§ **BRIEF**
Copy out every one of the rows below word for word, leaving nothing out and changing nothing.

§ **Excerpts from spatial question data**
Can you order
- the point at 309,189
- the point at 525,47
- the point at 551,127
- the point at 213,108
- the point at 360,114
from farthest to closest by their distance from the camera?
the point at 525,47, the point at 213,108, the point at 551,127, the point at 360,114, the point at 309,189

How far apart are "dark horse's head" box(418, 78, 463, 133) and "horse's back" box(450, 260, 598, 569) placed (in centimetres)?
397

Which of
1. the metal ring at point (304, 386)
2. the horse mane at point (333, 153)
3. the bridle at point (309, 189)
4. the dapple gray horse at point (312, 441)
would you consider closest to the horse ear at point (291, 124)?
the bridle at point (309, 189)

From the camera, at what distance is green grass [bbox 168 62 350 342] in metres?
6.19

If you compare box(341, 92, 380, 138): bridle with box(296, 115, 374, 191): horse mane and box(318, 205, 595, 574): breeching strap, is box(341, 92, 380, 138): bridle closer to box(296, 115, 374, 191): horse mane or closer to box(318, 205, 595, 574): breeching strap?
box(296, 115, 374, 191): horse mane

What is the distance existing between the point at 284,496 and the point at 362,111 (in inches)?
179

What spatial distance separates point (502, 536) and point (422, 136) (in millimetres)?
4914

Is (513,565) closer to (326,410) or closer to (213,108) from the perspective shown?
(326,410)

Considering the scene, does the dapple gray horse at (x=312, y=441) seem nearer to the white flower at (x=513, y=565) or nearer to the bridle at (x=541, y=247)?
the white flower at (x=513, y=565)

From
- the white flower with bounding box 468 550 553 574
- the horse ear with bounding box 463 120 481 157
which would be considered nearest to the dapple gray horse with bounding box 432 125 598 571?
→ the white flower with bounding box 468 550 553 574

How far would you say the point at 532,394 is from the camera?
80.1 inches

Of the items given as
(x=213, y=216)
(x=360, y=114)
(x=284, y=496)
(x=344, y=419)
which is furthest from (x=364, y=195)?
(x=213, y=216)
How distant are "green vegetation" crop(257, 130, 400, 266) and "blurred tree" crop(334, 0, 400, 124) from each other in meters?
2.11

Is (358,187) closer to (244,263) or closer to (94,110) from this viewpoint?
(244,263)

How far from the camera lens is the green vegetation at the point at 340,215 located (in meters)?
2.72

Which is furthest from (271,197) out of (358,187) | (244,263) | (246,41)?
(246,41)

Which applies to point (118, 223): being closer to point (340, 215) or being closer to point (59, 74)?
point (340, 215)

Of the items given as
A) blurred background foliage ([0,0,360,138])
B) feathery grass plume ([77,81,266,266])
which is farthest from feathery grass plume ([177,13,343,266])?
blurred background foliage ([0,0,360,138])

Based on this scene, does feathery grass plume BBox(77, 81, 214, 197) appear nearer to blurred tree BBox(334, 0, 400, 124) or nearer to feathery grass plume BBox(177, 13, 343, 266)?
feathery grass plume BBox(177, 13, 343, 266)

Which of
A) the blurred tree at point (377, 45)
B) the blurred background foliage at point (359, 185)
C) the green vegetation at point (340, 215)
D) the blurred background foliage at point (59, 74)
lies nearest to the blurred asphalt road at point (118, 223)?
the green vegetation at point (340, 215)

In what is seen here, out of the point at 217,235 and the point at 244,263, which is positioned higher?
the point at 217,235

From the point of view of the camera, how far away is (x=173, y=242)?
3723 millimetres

§ **PROBLEM SOLUTION**
Can you order
- the point at 309,189
- the point at 525,47
- the point at 551,127
- the point at 213,108
- the point at 360,114
from farthest to closest by their distance from the camera?
the point at 525,47, the point at 213,108, the point at 551,127, the point at 360,114, the point at 309,189

How far apart are "dark horse's head" box(418, 78, 463, 133) and "horse's back" box(450, 260, 598, 569) placed (in centimetres)?
397

Which of
1. the metal ring at point (304, 386)
2. the horse mane at point (333, 153)
3. the bridle at point (309, 189)
4. the dapple gray horse at point (312, 441)
would you consider closest to the horse ear at point (291, 124)?
the bridle at point (309, 189)

From the camera, at what distance is green grass [bbox 168 62 350 342] in metres?
6.19

If you compare box(341, 92, 380, 138): bridle with box(296, 115, 374, 191): horse mane and box(318, 205, 595, 574): breeching strap, is box(341, 92, 380, 138): bridle closer to box(296, 115, 374, 191): horse mane or closer to box(318, 205, 595, 574): breeching strap?
box(296, 115, 374, 191): horse mane

What is the distance existing between the point at 284,496 and the point at 362,111 (in inches)?
179

What spatial distance separates point (502, 536) and point (422, 136) (in millimetres)?
4914

Is (513,565) closer to (326,410) or closer to (213,108) from the perspective shown?
(326,410)

Considering the scene, does the dapple gray horse at (x=312, y=441) seem nearer to the white flower at (x=513, y=565) or nearer to the bridle at (x=541, y=247)?
the white flower at (x=513, y=565)

From
- the white flower with bounding box 468 550 553 574
- the horse ear with bounding box 463 120 481 157
which would be considered nearest to the dapple gray horse with bounding box 432 125 598 571?
→ the white flower with bounding box 468 550 553 574

How far would you say the point at 532,394 is from the camera?
80.1 inches

Of the items given as
(x=213, y=216)
(x=360, y=114)
(x=284, y=496)
(x=344, y=419)
which is furthest from (x=364, y=195)?
(x=213, y=216)
How distant are "green vegetation" crop(257, 130, 400, 266) and "blurred tree" crop(334, 0, 400, 124) from each other in meters?
2.11

Is (358,187) closer to (244,263) or closer to (94,110) from this viewpoint?
(244,263)

How far from the camera lens is the green vegetation at the point at 340,215 located (in meters)?
2.72

Which is furthest from (271,197) out of (358,187) | (244,263) | (246,41)?
(246,41)

Which applies to point (118, 223): being closer to point (340, 215) or being closer to point (59, 74)?
point (340, 215)

Of the items given as
A) blurred background foliage ([0,0,360,138])
B) feathery grass plume ([77,81,266,266])
which is farthest from feathery grass plume ([177,13,343,266])?
blurred background foliage ([0,0,360,138])

Based on this scene, does feathery grass plume BBox(77, 81, 214, 197) appear nearer to blurred tree BBox(334, 0, 400, 124) or nearer to feathery grass plume BBox(177, 13, 343, 266)?
feathery grass plume BBox(177, 13, 343, 266)

Which of
A) the blurred tree at point (377, 45)
B) the blurred background foliage at point (359, 185)
C) the green vegetation at point (340, 215)
D) the blurred background foliage at point (59, 74)
lies nearest to the blurred asphalt road at point (118, 223)?
the green vegetation at point (340, 215)

In what is seen here, out of the point at 217,235 and the point at 244,263, which is positioned higher?
the point at 217,235

From the point of view of the camera, how far away is (x=173, y=242)?
3723 millimetres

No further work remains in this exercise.